══ EXTRAIT DE PAGE ══
Une équation complexe

Mais les élus de Strasbourg souhaitaient imprimer leur marque, et leurs marges de manœuvre s’annonçaient serrées. Leurs objectifs étaient clairs : le renforcement des moyens alloués à certains programmes (comme Erasmus, la santé ou la recherche), la création de prélèvements européens qui permettront de rembourser l’emprunt commun (12,9 milliards d’euros entre 2021 et 2027, entre 15 et 25 milliards par an ensuite) − ce qu’on appelle des ressources propres − et donc de ne pas amputer d’autant le budget, ou encore la possibilité d’interdire d’aides les Etats membres qui ne respectent pas l’Etat de droit.

Entre la Pologne et la Hongrie, qui refusent qu’un lien soit fait entre le budget communautaire et l’Etat de droit ; ceux qui, comme les Pays-Bas ou la Finlande, en font une condition sine qua non ; les « frugaux » (Pays-Bas, Suède, Danemark, Autriche) qui par principe refusent que l’enveloppe budgétaire soit augmentée, et sont, comme l’Allemagne, plus que réticents à l’introduction de nouvelles ressources propres, l’équation était hautement complexe. Après plus de deux mois de discussions, quelques séances houleuses, et des concessions de part et d’autre, le résultat est là.
═══
_CONSIGNE:_ Recopiez mot pour mot le passage du texte sur le budget européen qui s'ouvre sur les mots contenant « Mais les élus » et se termine par « l’Etat de droit. ».
══ EXTRAITS DE DONNÉES ══
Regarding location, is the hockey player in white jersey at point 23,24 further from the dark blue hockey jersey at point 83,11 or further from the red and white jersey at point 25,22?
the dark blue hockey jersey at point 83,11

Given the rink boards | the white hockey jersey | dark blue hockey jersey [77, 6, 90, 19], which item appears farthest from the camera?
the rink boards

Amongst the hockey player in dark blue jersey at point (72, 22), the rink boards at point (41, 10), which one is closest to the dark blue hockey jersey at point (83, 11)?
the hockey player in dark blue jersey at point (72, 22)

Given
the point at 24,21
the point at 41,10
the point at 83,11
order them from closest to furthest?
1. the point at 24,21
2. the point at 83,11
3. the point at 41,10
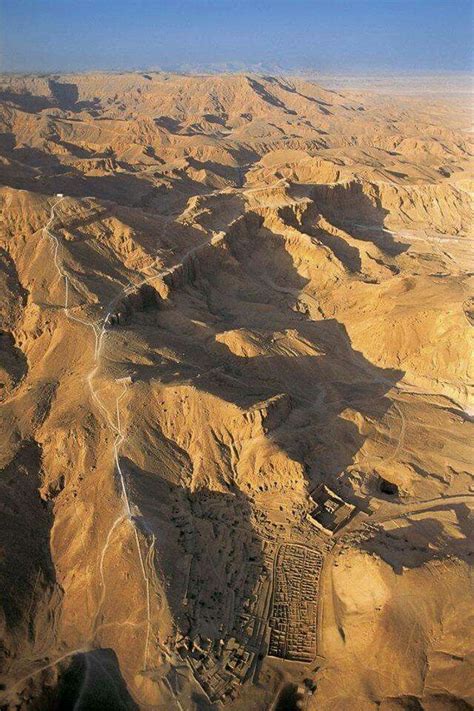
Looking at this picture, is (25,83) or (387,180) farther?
(25,83)

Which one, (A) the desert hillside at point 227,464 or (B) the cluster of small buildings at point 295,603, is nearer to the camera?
(A) the desert hillside at point 227,464

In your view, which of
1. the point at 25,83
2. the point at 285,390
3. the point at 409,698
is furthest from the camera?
the point at 25,83

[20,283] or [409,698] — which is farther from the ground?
[20,283]

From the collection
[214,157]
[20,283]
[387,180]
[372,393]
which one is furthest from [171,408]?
[214,157]

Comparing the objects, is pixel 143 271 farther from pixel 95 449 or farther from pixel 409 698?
pixel 409 698

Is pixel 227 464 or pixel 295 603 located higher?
pixel 227 464

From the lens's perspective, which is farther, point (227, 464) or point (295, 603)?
point (227, 464)

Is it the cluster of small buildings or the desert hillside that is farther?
the cluster of small buildings

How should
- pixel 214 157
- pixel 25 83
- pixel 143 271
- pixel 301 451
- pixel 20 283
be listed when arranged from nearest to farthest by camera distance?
pixel 301 451, pixel 20 283, pixel 143 271, pixel 214 157, pixel 25 83
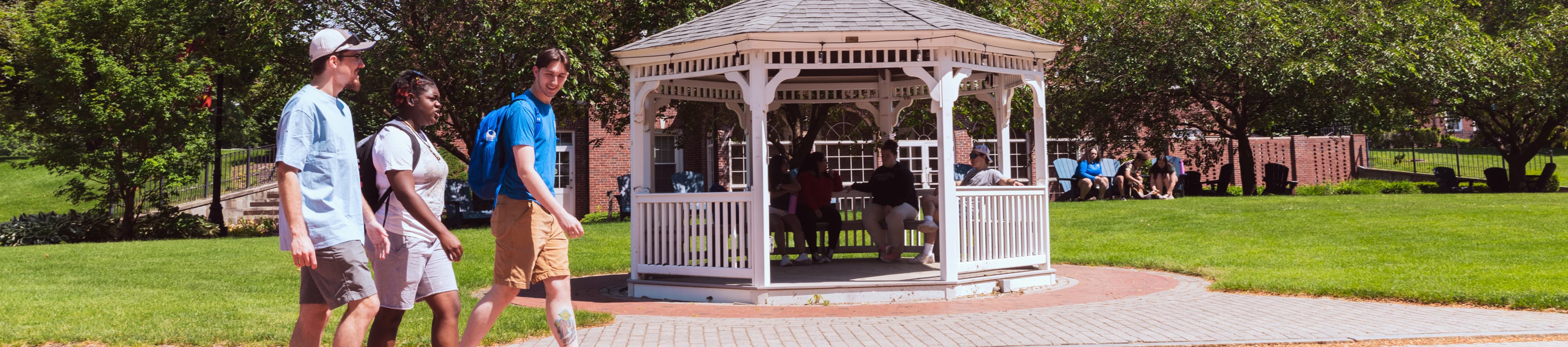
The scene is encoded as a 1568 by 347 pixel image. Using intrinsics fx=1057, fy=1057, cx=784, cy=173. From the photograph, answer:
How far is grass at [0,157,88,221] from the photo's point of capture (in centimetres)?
3228

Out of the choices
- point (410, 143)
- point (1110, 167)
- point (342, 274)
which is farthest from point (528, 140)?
point (1110, 167)

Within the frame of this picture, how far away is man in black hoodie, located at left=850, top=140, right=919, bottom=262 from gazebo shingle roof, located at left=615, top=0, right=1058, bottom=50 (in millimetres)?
1689

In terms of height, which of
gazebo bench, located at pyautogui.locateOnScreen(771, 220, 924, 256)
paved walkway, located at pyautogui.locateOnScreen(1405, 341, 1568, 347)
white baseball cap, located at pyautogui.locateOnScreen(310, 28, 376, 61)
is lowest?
paved walkway, located at pyautogui.locateOnScreen(1405, 341, 1568, 347)

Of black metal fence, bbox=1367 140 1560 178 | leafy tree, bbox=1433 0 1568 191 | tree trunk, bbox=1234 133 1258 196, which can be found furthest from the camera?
black metal fence, bbox=1367 140 1560 178

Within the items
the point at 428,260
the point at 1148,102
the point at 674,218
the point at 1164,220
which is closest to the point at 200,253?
the point at 674,218

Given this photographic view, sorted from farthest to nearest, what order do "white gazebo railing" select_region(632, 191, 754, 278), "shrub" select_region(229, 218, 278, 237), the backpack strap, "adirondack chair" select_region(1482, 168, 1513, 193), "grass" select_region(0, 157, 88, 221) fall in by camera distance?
1. "grass" select_region(0, 157, 88, 221)
2. "adirondack chair" select_region(1482, 168, 1513, 193)
3. "shrub" select_region(229, 218, 278, 237)
4. "white gazebo railing" select_region(632, 191, 754, 278)
5. the backpack strap

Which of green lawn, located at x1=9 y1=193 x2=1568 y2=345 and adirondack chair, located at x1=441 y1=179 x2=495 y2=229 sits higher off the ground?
adirondack chair, located at x1=441 y1=179 x2=495 y2=229

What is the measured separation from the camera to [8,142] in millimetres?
42719

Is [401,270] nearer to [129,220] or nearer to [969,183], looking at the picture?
[969,183]

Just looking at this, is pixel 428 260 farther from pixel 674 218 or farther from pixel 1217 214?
pixel 1217 214

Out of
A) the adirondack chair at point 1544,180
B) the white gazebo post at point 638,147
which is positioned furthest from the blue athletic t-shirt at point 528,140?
the adirondack chair at point 1544,180

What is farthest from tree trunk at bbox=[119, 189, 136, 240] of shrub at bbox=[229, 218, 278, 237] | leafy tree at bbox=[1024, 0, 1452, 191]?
leafy tree at bbox=[1024, 0, 1452, 191]

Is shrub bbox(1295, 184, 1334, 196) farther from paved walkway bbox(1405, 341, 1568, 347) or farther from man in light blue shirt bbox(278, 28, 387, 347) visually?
man in light blue shirt bbox(278, 28, 387, 347)

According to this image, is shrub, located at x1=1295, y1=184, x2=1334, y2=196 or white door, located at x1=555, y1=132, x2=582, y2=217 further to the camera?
white door, located at x1=555, y1=132, x2=582, y2=217
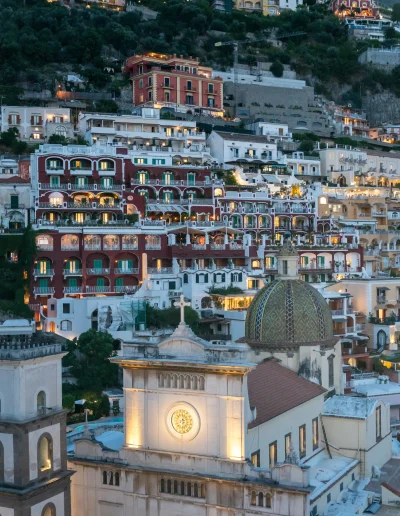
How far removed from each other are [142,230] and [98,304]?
32.1 ft

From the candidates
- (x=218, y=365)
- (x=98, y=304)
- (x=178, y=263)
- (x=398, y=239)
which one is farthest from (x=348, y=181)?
(x=218, y=365)

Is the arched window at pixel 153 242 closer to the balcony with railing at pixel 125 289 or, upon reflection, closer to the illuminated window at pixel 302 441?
the balcony with railing at pixel 125 289

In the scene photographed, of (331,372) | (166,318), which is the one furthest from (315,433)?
(166,318)

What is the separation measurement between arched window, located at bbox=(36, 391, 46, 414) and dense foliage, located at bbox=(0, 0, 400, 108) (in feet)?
251

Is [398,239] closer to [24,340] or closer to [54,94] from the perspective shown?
[54,94]

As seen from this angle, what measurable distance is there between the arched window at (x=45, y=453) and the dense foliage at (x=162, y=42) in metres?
76.9

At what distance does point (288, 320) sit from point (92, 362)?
706 inches

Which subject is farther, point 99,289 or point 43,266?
point 99,289

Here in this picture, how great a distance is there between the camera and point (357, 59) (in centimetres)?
14512

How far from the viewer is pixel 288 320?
1515 inches

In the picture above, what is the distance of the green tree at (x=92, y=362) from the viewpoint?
51.1m

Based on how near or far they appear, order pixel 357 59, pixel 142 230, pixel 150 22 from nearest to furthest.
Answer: pixel 142 230 < pixel 150 22 < pixel 357 59

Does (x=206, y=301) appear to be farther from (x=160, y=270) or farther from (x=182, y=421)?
(x=182, y=421)

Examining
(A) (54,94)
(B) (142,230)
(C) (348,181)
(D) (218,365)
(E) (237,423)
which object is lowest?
(E) (237,423)
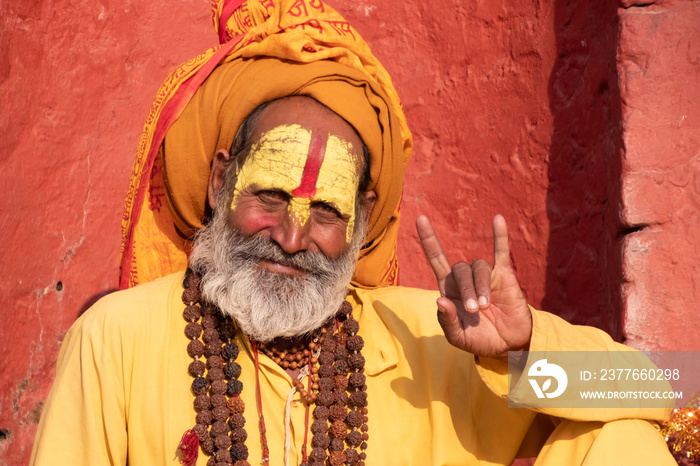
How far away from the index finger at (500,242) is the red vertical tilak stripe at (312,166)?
0.64 meters

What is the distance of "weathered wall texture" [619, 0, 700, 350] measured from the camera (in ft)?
10.8

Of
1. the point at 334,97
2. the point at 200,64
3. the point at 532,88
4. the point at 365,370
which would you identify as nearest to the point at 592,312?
the point at 532,88

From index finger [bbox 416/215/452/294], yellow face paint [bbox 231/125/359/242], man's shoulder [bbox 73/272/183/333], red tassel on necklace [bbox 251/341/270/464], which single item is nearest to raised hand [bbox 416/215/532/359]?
index finger [bbox 416/215/452/294]

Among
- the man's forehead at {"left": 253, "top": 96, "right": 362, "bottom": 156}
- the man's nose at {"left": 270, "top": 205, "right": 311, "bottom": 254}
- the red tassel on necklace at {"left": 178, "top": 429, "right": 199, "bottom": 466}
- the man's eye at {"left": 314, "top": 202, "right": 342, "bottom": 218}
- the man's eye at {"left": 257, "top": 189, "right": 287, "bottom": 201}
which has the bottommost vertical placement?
the red tassel on necklace at {"left": 178, "top": 429, "right": 199, "bottom": 466}

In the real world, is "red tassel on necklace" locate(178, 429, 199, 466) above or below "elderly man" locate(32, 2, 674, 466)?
below

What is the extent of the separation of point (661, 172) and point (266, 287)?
170cm

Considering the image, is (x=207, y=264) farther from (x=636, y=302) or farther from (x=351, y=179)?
(x=636, y=302)

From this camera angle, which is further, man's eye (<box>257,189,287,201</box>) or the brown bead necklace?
man's eye (<box>257,189,287,201</box>)

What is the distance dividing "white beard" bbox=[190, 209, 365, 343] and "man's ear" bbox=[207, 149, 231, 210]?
15cm

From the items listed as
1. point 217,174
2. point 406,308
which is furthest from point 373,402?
point 217,174

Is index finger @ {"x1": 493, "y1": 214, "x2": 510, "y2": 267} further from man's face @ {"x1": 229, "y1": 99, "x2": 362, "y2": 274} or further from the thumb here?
man's face @ {"x1": 229, "y1": 99, "x2": 362, "y2": 274}

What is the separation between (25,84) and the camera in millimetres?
3881

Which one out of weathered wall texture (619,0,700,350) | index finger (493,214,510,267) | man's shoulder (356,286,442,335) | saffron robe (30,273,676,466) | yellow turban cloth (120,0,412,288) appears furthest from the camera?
weathered wall texture (619,0,700,350)

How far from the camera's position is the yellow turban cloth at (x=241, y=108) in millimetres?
2787
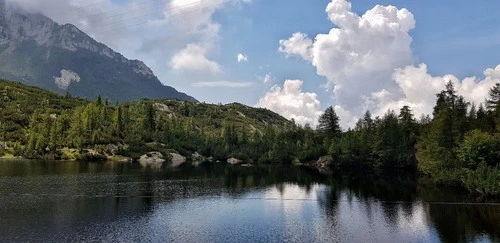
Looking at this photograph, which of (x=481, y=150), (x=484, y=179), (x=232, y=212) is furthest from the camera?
(x=481, y=150)

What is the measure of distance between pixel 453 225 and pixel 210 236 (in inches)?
1499

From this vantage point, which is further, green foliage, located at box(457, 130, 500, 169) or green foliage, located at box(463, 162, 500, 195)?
green foliage, located at box(457, 130, 500, 169)

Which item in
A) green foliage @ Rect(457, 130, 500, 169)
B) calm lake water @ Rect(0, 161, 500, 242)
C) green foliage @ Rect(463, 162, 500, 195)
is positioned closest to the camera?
calm lake water @ Rect(0, 161, 500, 242)

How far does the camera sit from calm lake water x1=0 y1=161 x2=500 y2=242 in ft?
197

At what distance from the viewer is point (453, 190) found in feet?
359

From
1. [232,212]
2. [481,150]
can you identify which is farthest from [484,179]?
[232,212]

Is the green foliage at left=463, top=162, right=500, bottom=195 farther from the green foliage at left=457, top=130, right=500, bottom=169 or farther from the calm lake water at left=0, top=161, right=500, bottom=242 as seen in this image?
the calm lake water at left=0, top=161, right=500, bottom=242

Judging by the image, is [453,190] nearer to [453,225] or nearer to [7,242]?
[453,225]

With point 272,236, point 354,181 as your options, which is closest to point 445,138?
point 354,181

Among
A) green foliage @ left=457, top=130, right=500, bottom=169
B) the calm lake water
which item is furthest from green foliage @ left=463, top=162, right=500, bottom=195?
the calm lake water

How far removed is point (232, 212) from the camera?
7981 centimetres

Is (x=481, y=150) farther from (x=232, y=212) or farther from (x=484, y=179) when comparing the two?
(x=232, y=212)

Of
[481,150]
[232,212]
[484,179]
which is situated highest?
[481,150]

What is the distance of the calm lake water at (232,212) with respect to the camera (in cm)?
6016
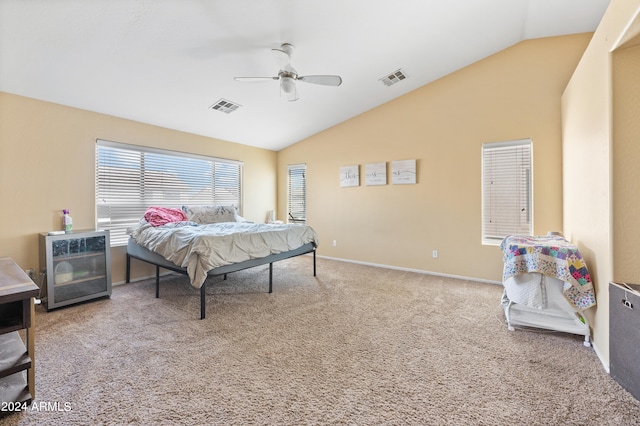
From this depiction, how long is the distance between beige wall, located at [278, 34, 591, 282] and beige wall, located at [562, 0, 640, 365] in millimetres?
1267

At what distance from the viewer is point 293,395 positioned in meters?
1.59

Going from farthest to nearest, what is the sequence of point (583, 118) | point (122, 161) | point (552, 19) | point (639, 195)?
1. point (122, 161)
2. point (552, 19)
3. point (583, 118)
4. point (639, 195)

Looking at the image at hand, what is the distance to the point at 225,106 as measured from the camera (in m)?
3.95

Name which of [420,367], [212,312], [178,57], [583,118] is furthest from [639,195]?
[178,57]

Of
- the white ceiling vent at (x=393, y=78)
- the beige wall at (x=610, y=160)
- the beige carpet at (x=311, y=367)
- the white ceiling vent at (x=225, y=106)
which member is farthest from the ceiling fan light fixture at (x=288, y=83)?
the beige wall at (x=610, y=160)

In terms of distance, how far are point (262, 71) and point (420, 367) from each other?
11.5ft

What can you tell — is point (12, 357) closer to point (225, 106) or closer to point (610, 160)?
point (225, 106)

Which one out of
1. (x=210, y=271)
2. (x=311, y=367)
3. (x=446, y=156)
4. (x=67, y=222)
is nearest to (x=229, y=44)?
(x=210, y=271)

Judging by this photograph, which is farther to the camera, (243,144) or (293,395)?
(243,144)

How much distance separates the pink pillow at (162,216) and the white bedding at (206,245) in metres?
0.10

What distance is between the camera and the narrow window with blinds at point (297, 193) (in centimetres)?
591

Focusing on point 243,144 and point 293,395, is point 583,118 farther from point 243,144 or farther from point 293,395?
point 243,144

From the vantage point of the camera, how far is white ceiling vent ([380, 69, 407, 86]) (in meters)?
3.81

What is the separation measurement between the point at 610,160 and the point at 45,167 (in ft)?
17.6
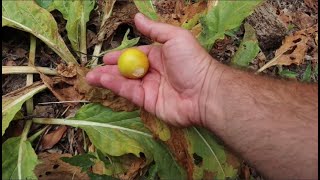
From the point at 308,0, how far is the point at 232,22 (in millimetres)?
1593

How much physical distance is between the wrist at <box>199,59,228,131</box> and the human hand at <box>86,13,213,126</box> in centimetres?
3

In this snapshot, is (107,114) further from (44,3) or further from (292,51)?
(292,51)

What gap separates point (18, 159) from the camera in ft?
11.4

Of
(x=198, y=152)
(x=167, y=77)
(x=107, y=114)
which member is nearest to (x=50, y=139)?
(x=107, y=114)

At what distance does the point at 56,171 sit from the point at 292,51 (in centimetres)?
227

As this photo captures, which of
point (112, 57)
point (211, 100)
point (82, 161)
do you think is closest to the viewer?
point (211, 100)

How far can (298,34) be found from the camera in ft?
13.2

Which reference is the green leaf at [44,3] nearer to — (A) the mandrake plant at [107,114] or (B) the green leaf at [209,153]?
(A) the mandrake plant at [107,114]

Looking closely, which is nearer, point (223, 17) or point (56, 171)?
point (56, 171)

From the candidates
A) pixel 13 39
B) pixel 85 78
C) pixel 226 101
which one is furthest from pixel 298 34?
pixel 13 39

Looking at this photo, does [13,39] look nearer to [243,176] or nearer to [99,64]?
[99,64]

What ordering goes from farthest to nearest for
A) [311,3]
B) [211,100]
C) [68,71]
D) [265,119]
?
[311,3], [68,71], [211,100], [265,119]

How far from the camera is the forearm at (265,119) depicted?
2846 millimetres

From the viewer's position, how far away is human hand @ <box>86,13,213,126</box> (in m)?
3.30
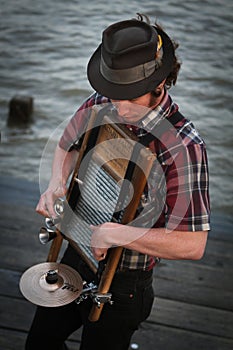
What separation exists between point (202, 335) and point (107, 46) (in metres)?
1.83

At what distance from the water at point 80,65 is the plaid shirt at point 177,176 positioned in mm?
3249

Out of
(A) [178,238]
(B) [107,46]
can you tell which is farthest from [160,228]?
(B) [107,46]

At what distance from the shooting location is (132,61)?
2.15m

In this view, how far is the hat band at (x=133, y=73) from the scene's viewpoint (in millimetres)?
2164

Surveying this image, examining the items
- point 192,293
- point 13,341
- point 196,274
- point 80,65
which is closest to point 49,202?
point 13,341

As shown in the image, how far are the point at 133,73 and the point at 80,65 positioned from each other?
5609 mm

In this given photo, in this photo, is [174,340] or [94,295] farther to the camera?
[174,340]

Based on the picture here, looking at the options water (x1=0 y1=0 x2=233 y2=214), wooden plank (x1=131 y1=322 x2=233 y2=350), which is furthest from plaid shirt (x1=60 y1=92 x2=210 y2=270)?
water (x1=0 y1=0 x2=233 y2=214)

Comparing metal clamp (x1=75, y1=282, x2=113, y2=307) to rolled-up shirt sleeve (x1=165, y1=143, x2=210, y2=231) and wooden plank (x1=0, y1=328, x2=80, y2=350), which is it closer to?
rolled-up shirt sleeve (x1=165, y1=143, x2=210, y2=231)

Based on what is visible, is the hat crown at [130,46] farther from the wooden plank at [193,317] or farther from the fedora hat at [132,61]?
the wooden plank at [193,317]

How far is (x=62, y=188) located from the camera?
8.82 ft

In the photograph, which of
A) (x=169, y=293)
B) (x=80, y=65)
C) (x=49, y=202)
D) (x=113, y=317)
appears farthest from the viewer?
(x=80, y=65)

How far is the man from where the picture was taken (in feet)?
7.13

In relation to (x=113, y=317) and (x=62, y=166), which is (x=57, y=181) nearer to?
(x=62, y=166)
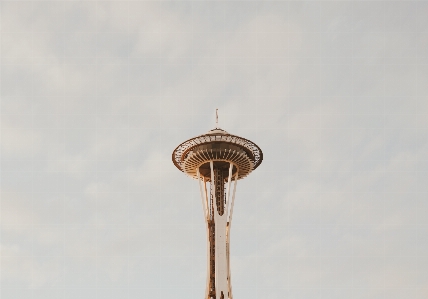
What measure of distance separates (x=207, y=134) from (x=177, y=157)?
24.7ft

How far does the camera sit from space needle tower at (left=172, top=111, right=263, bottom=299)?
350ft

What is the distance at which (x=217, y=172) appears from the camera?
381 feet

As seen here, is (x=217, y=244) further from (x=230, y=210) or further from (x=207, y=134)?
(x=207, y=134)

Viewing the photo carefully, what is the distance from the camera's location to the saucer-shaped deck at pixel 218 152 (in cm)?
11300

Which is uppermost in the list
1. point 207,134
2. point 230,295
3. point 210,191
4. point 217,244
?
point 207,134

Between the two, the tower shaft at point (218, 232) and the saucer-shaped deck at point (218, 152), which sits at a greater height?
the saucer-shaped deck at point (218, 152)

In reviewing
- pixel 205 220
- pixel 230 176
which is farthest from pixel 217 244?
pixel 230 176

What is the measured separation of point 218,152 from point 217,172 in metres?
4.86

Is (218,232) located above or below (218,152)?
below

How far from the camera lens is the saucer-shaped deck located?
11300cm

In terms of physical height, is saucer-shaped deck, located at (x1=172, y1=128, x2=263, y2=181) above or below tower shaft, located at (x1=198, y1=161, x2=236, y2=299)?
above

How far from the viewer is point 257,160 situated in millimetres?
117625

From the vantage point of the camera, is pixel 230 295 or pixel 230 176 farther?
pixel 230 176

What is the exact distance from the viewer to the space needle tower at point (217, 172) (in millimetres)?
106625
═══
_RÉPONSE RÉDIGÉE:_
Mais les élus de Strasbourg souhaitaient imprimer leur marque, et leurs marges de manœuvre s’annonçaient serrées. Leurs objectifs étaient clairs : le renforcement des moyens alloués à certains programmes (comme Erasmus, la santé ou la recherche), la création de prélèvements européens qui permettront de rembourser l’emprunt commun (12,9 milliards d’euros entre 2021 et 2027, entre 15 et 25 milliards par an ensuite) − ce qu’on appelle des ressources propres − et donc de ne pas amputer d’autant le budget, ou encore la possibilité d’interdire d’aides les Etats membres qui ne respectent pas l’Etat de droit.